In Seattle, weather guru Cliff Mass — the University of Washington atmospheric-science professor with his own weather blog — extends his sympathies.
He says there are plenty of tools and expertise to make a fairly accurate forecast six hours, 12 hours, even 36 hours in advance. Not so good beyond that.
"At five to six days, we have some modest skills that start to slide downhill quite substantially," says Mass. "By the time you get to seven or eight days, the forecast has declined to such a point you might as well forecast average conditions."
If you think your life is messy, consider the sky above.
Meteorologists can plug in data from a particular time and place into the computer models, and try to simulate the future.
The problem, says Mass: "The atmosphere is a chaotic system in which every small difference in the initial state grows in time to such a large amount that we lose any forecast skills."
Too little, too much
For those who follow Winter Olympics, a story about potential weather problems is familiar news.
Sometimes there's too much weather, sometimes too little.
Various events at the 1998 Olympics in Nagano, Japan, kept getting postponed because of snowstorms, heavy rain, sleet and even lightning.
In 2006, at the Winter Olympics in Turin, Italy, the International Ski Federation complained there was insufficient snow cover in the upper part of the course. The organizers countered that there was plenty of artificial snow, and the Games went on.
In the end, the various events do seem to take place. Sponsors have to be satisfied.
The Vancouver Organizing Committee says in a news release that it has "the best ice meisters and snow makers in the business," along with 5 million more gallons of water in a reservoir to make the snow. That's in addition to those 21 millions gallons already converted to snow.

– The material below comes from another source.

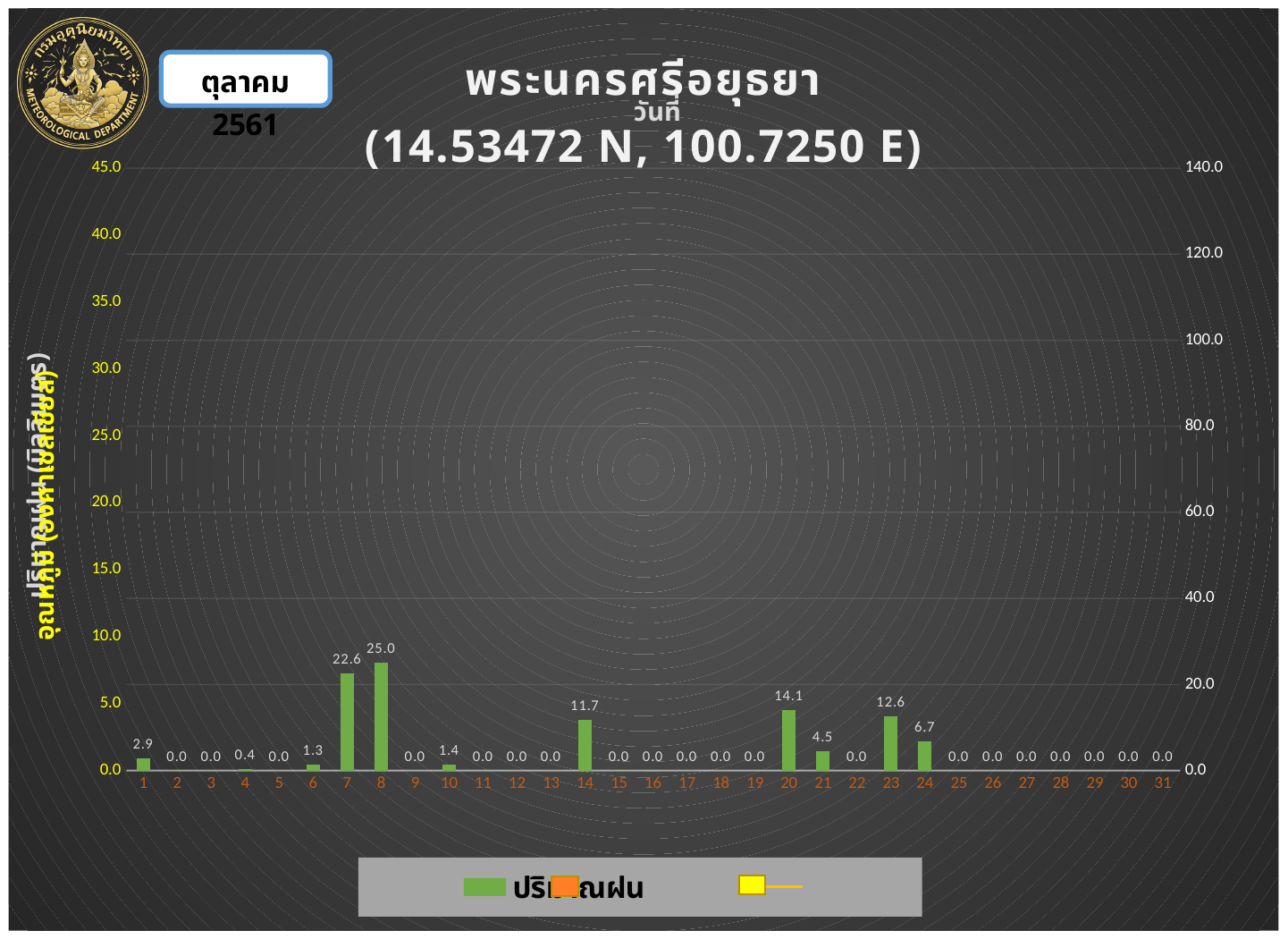
What is the rainfall value shown for day 7? 22.6 How many days are shown on the x axis? 31 What is the rainfall value shown for day 8? 25.0 Which day has the larger rainfall value, day 14 or day 20? 20 What coordinates are given in the chart title? 14.53472 N, 100.7250 E Which day has the highest rainfall value? 8 What is the rainfall value shown for day 24? 6.7 What is the difference between the rainfall values for day 8 and day 7? 2.4 What is the difference between the rainfall values for day 20 and day 23? 1.5 What is the rainfall value shown for day 14? 11.7 What kind of chart is shown on the slide? bar chart What is the rainfall value shown for day 23? 12.6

The committee says racers actually prefer artificial snow because it can be shaped more easily — that it's firmer than natural snow, making for a faster course.
So will there be or won't there be snow at the start of the Olympics?
Chris Doyle talks about how this is an El Niño year, a warming of the tropical Pacific sea surface that typically results in milder conditions on the West Coast.
"Rain and/or snow, it could be either way," says Doyle. "It's a coin toss."
Or to put it in meteorological terms for predicting a weather event that far out, Doyle further explained, "A lot of things can happen."